* [Problem requirements] When you reach the line that contains "common name: leopard" in the data below, start reproducing lines exactly, and stop after the line that contains "label granularity: sequence-level".

· · · · ·

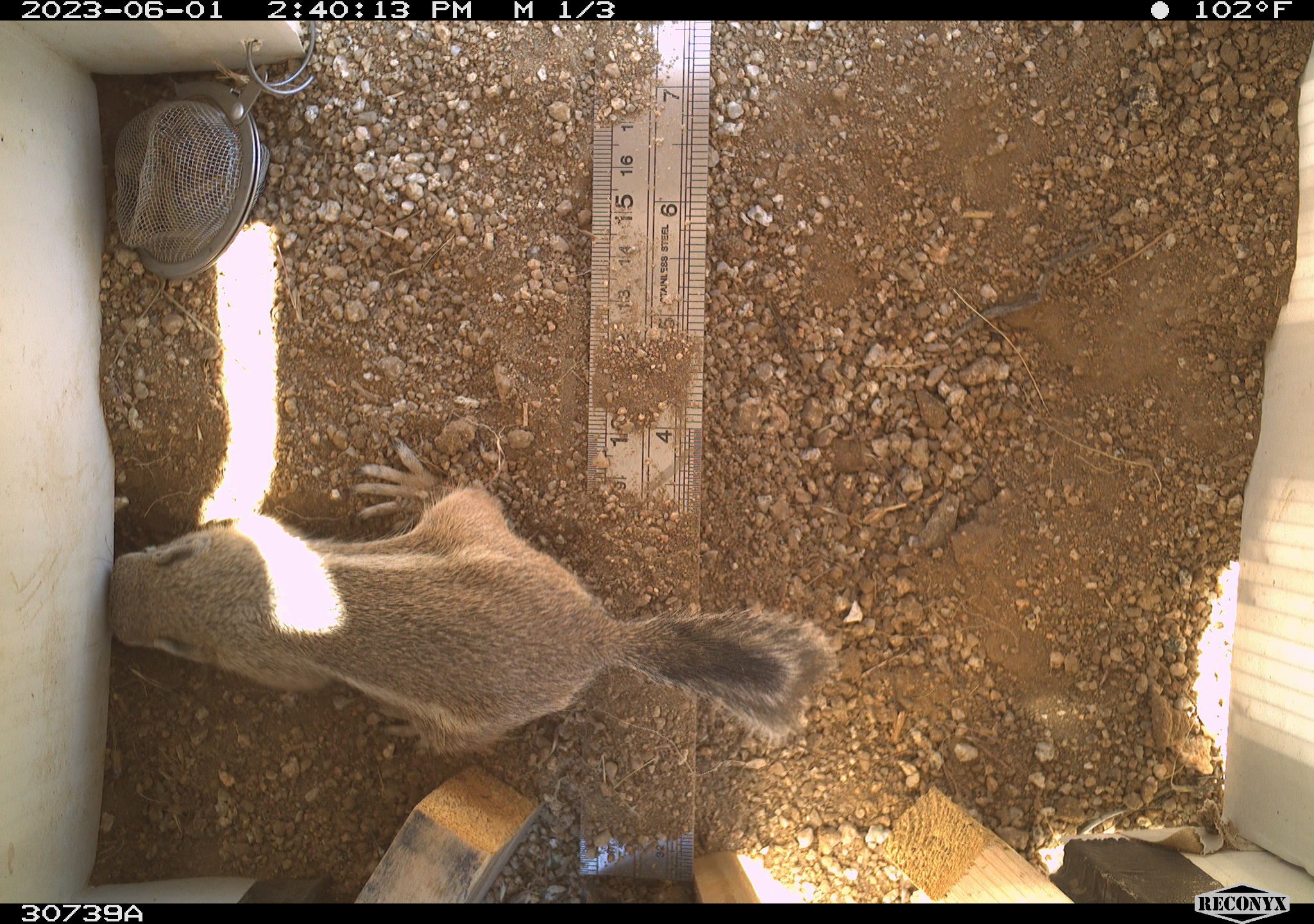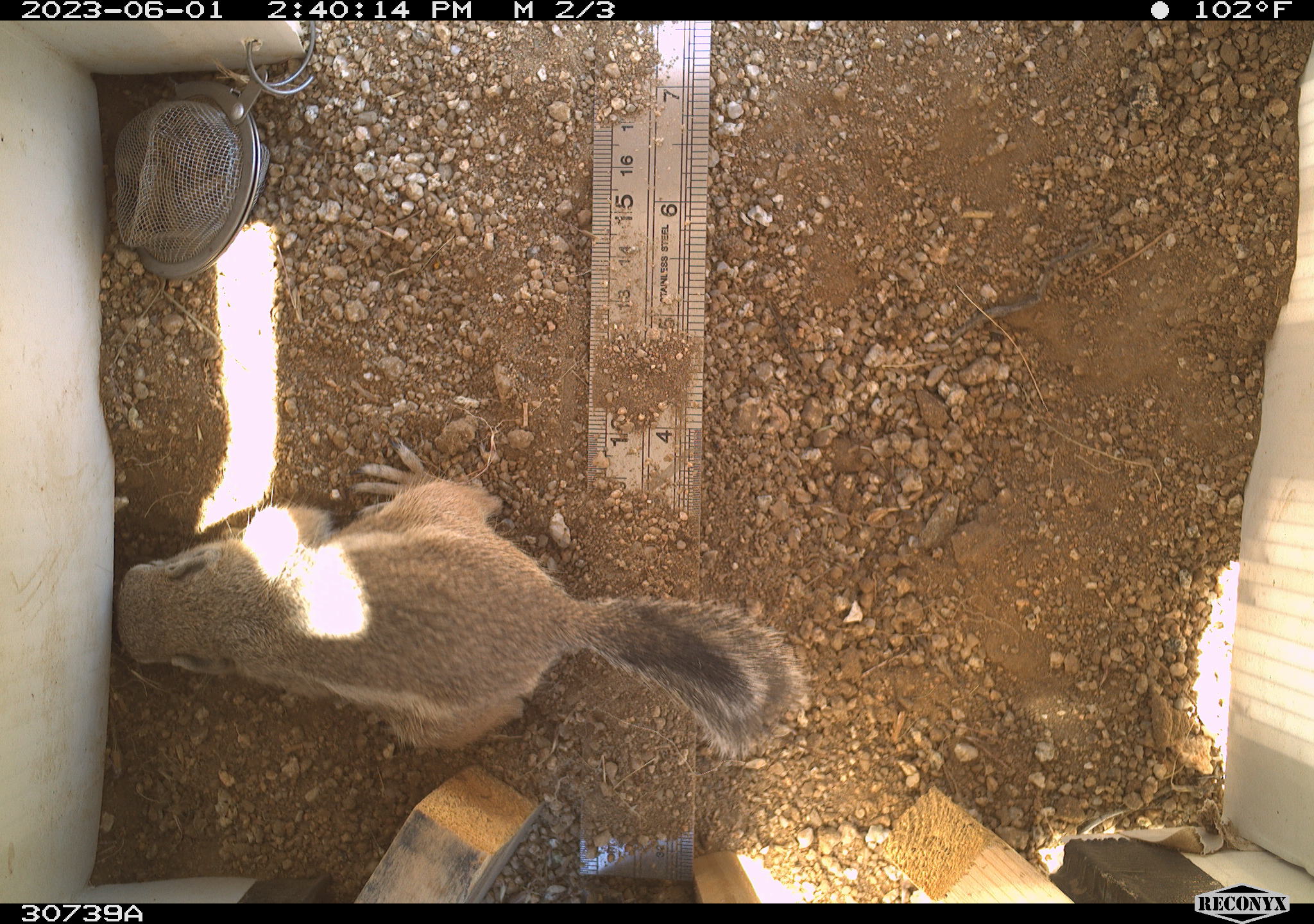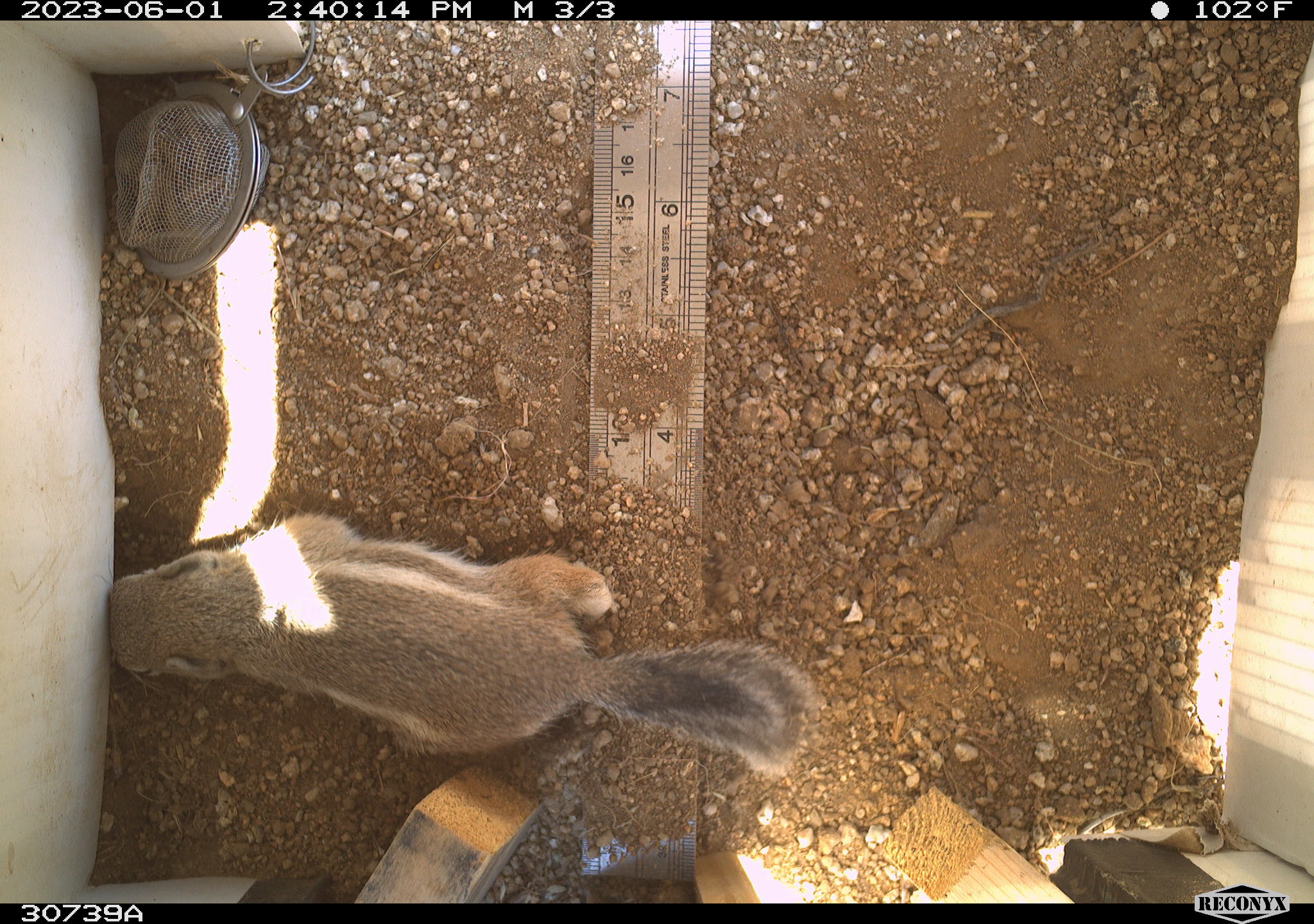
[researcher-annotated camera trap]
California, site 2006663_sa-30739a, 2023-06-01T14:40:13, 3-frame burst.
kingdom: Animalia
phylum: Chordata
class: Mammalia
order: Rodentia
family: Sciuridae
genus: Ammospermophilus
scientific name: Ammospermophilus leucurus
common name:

· · · · ·

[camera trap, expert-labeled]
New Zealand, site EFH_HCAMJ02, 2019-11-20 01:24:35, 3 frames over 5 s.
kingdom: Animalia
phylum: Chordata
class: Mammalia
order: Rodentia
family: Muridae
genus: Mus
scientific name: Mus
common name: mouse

· · · · ·

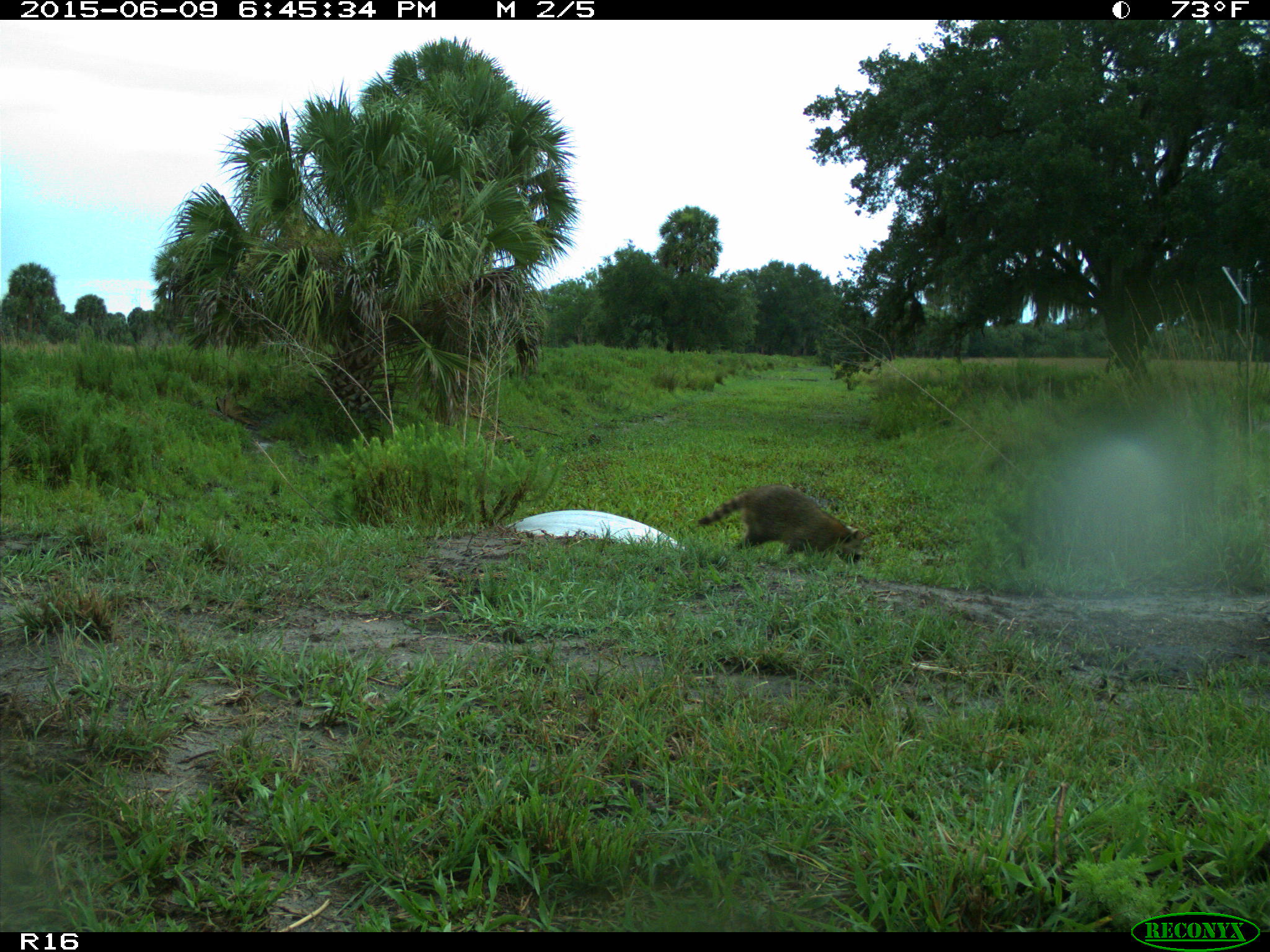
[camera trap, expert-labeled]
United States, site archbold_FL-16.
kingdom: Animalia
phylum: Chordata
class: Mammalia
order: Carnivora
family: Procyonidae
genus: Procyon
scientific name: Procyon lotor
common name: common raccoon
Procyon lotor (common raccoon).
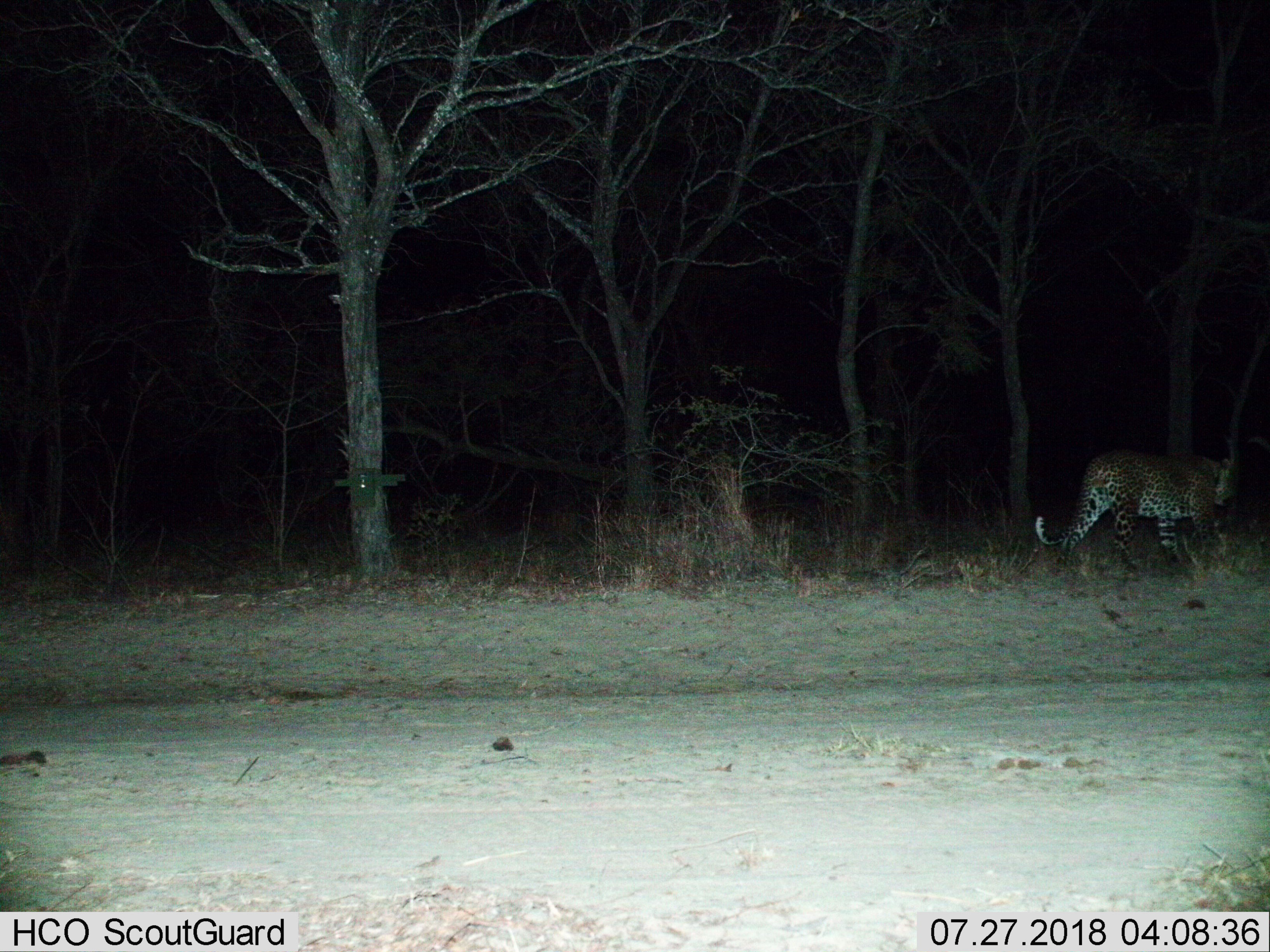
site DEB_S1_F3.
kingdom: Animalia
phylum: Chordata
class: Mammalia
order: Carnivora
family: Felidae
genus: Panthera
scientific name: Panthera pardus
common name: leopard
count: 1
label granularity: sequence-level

· · · · ·

* [The completed task]
common name: leopard
count: 1
label granularity: sequence-level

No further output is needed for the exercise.